Like many others, the friends are queuing in front of a house that can be visited. In the front are the windows, in which the prostitutes present themselves lightly clad on swivel chairs, and then the rooms with beds upholstered in red, washbasins and, in some cases, showers. Regina from Weimar is rather repulsed. It's quite different from how it's sometimes presented on television, she says. "Amazing how dingy that is."

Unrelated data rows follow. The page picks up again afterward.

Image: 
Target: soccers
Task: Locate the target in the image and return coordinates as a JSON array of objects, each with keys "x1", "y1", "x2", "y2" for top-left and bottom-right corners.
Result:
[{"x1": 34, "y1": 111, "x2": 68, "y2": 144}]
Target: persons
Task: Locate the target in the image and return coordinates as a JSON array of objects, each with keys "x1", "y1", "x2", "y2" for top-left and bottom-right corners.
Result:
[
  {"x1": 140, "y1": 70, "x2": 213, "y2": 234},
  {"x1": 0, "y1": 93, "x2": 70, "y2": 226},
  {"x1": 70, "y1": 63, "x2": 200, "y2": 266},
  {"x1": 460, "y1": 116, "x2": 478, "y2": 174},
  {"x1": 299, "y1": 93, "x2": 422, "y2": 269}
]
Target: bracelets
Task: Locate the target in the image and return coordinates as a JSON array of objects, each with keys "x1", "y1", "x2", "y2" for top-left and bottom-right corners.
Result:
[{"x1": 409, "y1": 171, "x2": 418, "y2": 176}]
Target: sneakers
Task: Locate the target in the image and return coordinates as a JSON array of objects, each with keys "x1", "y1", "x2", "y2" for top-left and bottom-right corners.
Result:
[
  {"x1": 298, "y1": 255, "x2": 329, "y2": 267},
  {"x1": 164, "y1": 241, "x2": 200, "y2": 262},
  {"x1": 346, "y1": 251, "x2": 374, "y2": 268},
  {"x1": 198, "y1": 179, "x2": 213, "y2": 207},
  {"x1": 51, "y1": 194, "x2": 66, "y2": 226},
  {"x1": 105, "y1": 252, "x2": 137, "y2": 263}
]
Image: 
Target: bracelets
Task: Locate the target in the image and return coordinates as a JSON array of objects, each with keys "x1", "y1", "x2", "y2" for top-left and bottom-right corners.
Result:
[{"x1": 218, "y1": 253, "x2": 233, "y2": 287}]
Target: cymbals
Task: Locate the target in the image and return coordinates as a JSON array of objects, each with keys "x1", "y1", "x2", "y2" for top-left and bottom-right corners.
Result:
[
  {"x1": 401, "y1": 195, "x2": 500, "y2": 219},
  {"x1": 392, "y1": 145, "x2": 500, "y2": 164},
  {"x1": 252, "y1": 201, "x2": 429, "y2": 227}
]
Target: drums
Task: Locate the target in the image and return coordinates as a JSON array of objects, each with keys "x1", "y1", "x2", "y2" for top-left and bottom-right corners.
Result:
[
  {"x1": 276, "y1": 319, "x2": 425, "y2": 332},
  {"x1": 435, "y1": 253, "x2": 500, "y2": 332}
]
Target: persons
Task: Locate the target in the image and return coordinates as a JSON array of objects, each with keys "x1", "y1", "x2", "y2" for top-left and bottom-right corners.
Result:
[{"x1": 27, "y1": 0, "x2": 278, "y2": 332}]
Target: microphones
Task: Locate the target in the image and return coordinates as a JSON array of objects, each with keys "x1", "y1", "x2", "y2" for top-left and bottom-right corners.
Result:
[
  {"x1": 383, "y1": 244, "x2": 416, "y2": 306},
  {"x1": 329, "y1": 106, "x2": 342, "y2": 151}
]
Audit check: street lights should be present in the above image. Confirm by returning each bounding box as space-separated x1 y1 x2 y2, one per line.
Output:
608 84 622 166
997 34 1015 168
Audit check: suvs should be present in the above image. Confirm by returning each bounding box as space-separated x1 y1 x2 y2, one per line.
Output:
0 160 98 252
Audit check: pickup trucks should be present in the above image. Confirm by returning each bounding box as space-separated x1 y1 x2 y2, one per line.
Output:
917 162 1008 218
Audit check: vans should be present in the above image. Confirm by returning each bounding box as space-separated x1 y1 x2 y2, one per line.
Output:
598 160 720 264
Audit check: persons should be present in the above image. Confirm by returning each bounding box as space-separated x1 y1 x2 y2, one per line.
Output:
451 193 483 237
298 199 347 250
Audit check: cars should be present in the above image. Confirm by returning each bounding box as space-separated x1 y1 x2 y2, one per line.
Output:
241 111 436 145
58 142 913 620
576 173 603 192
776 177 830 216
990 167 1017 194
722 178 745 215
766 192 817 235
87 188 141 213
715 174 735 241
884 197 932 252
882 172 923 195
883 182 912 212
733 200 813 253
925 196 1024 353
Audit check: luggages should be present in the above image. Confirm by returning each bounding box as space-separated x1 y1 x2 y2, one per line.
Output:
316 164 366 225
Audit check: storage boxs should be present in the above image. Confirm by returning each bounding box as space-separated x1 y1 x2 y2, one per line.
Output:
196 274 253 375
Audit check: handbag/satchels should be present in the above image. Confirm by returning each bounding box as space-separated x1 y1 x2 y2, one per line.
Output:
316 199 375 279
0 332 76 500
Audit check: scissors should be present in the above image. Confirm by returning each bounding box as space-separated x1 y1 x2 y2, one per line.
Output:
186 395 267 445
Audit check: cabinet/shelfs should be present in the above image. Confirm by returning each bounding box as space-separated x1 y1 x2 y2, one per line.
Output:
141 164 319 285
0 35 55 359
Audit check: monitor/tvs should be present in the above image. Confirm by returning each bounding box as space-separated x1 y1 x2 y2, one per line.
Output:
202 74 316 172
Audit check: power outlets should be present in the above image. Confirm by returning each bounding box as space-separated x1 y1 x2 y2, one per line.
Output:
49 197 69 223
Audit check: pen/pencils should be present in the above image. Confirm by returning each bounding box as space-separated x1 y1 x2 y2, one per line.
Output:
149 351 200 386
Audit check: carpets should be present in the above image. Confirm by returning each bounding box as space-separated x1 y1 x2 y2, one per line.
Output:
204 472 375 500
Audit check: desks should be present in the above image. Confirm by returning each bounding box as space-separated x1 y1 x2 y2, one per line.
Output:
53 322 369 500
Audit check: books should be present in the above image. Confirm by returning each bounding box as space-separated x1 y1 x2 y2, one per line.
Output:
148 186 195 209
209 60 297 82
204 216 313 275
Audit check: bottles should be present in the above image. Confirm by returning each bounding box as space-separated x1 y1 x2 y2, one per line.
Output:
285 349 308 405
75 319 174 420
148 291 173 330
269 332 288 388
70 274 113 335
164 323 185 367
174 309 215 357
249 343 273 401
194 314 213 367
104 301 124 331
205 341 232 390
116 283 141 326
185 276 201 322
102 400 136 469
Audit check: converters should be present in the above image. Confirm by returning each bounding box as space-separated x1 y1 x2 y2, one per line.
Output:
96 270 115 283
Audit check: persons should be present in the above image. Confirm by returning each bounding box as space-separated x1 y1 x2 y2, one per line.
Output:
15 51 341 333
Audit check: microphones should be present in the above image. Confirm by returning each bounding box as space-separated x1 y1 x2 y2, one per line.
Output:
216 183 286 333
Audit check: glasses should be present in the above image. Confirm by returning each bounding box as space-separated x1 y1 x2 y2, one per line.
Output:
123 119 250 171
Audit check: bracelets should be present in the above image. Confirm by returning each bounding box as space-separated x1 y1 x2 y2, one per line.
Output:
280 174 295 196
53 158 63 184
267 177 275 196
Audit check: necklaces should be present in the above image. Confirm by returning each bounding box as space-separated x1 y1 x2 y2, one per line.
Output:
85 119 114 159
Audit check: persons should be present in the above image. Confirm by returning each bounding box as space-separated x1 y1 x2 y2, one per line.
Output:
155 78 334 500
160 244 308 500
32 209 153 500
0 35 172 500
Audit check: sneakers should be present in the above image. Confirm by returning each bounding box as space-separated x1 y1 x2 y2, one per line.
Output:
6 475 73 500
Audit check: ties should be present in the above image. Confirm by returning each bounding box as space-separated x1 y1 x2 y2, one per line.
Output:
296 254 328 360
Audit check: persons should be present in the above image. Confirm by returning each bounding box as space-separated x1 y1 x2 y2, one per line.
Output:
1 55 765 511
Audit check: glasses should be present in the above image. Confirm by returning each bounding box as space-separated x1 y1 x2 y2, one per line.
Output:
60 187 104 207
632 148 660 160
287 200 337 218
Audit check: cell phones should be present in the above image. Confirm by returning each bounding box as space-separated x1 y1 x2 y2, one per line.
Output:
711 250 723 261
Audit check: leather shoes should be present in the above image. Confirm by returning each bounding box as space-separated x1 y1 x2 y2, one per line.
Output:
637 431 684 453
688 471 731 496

Johanna Weber, the political spokeswoman for the professional association for erotic and sexual services, says that around 250 people work in Herbertstrasse, most of them women. She herself wanted to work there 30 years ago, but then she was told: "You're not pretty enough." She describes Herbertstraße as iconic. Her impression: today it is easier to work in the windows there than it used to be. She doesn't see forced prostitution here.

According to the professional association and neighborhood manager Lars Schütze, there has been prostitution on the street since the beginning of development in the 19th century. The street has developed from a small cluster of several prostitution establishments into one of the most well-known streets in the country. Until 1922 it was Heinrichstraße. In July 1922 it became the famous Herbertstraße. At the time, the renaming was intended as a sign of a new beginning, the brothels were to be evicted and apartments were to be built, according to the plaques on display in Herbertstrasse.

According to the information, there was a strict ban on prostitution at the time of National Socialism - with the exception of Herbertstraße, at the two entrances to which the screens were erected to ban the "female, antisocial elements" from the public's field of vision. In the 1970s, at the request of the prostitutes, the signs attached to the barrier screens were supplemented with the following information: "Access prohibited for men under 18 and women!".

The professional association praises the fact that, in contrast to many other places, sex work on Herbertstrasse is socially recognized. The street prostitution and the people working there are not perceived by the residents and visitors of the district as a nuisance, but as a "cultural authority".

Herbertstraße was hit hard by the Corona period. The red-light district on the Reeperbahn had practically come to a standstill, and an almost ghostly calm reigned on Herbertstrasse.